Determining a second sample image vector, a second sample audio vector and a second sample text vector of the second sample segment through the second initial pre-estimation network, performing feature fusion on the second sample image vector, the second sample audio vector and the second sample text vector to obtain a second sample fusion vector of the second sample segment, and determining a second prediction attribute of the second sample segment based on the second sample fusion vector;

And performing iterative training on the second initial estimated network based on the predicted sample heat corresponding to the second predicted attribute and the real sample heat corresponding to the second sample attribute to obtain the second target estimated network.

7. The method of claim 1, wherein the K video clips include video clip S _i, and wherein i is a positive integer less than or equal to K; the target network model comprises a third target pre-estimation network for predicting a third segment attribute of the video segment S _i;

the predicting, by the target network model, a third segment attribute of each of the K video segments, and determining, based on the third segment attribute of each video segment, a segment interest level of each video segment includes:

acquiring a target associated video associated with a target user in an application client, acquiring a target video tag of the target associated video, and taking the target video tag as a target interest tag of the target user;

Determining a target segment feature vector of the video segment S _i through the third target pre-estimation network, determining a target associated feature vector of the target associated video through the third target pre-estimation network, and determining a target interest feature vector of the target interest tag through the third target pre-estimation network;

A third fused feature vector of the video segment S _i is determined based on the target segment feature vector, the target associated feature vector, and the target interest feature vector, the third segment attribute of the video segment S _i is determined based on the third fused feature vector, and a segment interest level of the video segment S _i is determined based on the third segment attribute.

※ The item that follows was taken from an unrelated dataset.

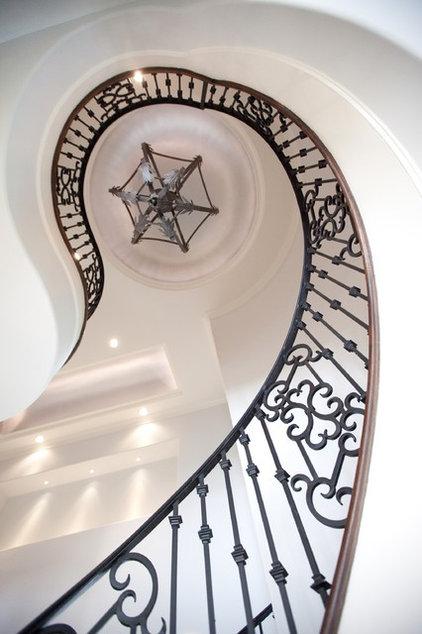 Mediterranean Staircase by Amitha Verma Interior Design, LLC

8. The method of claim 7, wherein the method further comprises:

taking a sample video for training a third initial pre-estimated network as a training video, and determining the watching completion degree of a sample user on the training video; the watching completion degree of one training video is used for describing the real sample interest degree of one sample user on one training video;

Taking the training video with the watching completion degree larger than a completion threshold value as a positive sample video, taking the real sample interestingness of the positive sample video as a first video tag, taking the training video with the watching completion degree smaller than or equal to the completion threshold value as a negative sample video, and taking the real sample interestingness of the negative sample video as a second video tag;

determining a third sample segment for training the third initial pre-estimated network based on the positive sample video and the negative sample video, determining a plurality of third sample attributes based on the first video tag and the second video tag;

Taking the positive sample video as a sample associated video associated with the sample user, acquiring a sample video tag of the sample associated video, and taking the sample video tag as a sample interest tag of the sample user;

Determining sample segment feature vectors of the third sample segments through the third initial pre-estimation network, determining sample associated feature vectors of the sample associated video through the third initial pre-estimation network, and determining sample interest feature vectors of the sample interest tags through the third target pre-estimation network;

Determining a third sample fusion vector for the third sample segment based on the sample segment feature vector, the sample association feature vector, and the sample interest feature vector, and determining a third prediction attribute for the third sample segment based on the third sample fusion vector;

And performing iterative training on the third initial estimated network based on the predicted sample interestingness corresponding to the third predicted attribute and the real sample interestingness corresponding to the third sample attribute to obtain the third target estimated network.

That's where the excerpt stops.